* Extract:
We think that the patents are unnecessarily prolix in verbiage and there should have been fewer claims more simply stated. They border on failure to comply with the statutory requirements concerning succinct description and particular pointing out and claiming. But consideration of the file wrappers and the trial court record has persuaded that those skilled in the art have understood them and the courts have had them explained.

National Aluminate Corp. v. Permutit Co., 145 F.2d 175 (8th Cir. 1944). It is interesting that part of the court’s problem with the patents was that they had too many claims. The USPTO does reject individual claims that it deems overly wordy or “prolix.” The idea behind those rejections is that sometimes overly-wordy claims may have the “net result of which is to confuse rather than to clarify.” However, the USPTO prolix rejections are grounded in Paragraph 2 of Section 112 — for failing the requirement of “particularly pointing out and distinctly claiming the subject matter.”

The probably more accepted use of the “concise” requirement is explained in the decision captioned Application of Knowlton, 481 F.2d 1357 (C.C.P.A. 1973). In that case the precurser to the Federal Circuit relied on the requirement to limit the power of the enablement requirement.

* Data supplied:
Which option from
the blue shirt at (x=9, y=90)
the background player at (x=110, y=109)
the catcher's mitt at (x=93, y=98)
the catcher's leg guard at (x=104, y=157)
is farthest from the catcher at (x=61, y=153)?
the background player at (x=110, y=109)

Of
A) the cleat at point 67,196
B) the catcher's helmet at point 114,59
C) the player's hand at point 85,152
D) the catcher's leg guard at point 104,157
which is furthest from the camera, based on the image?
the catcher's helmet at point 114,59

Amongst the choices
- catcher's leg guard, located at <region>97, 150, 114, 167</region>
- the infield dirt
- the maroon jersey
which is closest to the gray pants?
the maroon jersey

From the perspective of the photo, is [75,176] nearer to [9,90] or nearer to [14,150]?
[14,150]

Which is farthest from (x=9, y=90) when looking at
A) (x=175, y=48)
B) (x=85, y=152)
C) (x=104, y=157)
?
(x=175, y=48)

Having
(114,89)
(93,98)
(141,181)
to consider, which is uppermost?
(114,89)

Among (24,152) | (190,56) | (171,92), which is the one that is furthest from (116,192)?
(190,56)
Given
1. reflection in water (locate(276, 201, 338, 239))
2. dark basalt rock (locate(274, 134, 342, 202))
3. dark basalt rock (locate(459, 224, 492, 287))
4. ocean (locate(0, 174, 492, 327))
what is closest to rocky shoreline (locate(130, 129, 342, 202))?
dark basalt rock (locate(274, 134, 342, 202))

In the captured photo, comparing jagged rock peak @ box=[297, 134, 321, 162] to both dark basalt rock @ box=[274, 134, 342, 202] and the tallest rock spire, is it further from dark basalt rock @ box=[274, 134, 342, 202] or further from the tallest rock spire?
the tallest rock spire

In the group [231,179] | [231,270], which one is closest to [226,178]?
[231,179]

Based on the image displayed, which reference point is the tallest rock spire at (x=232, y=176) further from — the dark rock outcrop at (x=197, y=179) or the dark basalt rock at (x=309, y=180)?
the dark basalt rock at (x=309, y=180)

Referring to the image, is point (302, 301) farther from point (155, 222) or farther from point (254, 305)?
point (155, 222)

* What the task requires:
Retype the part of the passage on prolix patent claims that opens with the words containing "The probably more" and closes with "the enablement requirement.".

* Response below:
The probably more accepted use of the “concise” requirement is explained in the decision captioned Application of Knowlton, 481 F.2d 1357 (C.C.P.A. 1973). In that case the precurser to the Federal Circuit relied on the requirement to limit the power of the enablement requirement.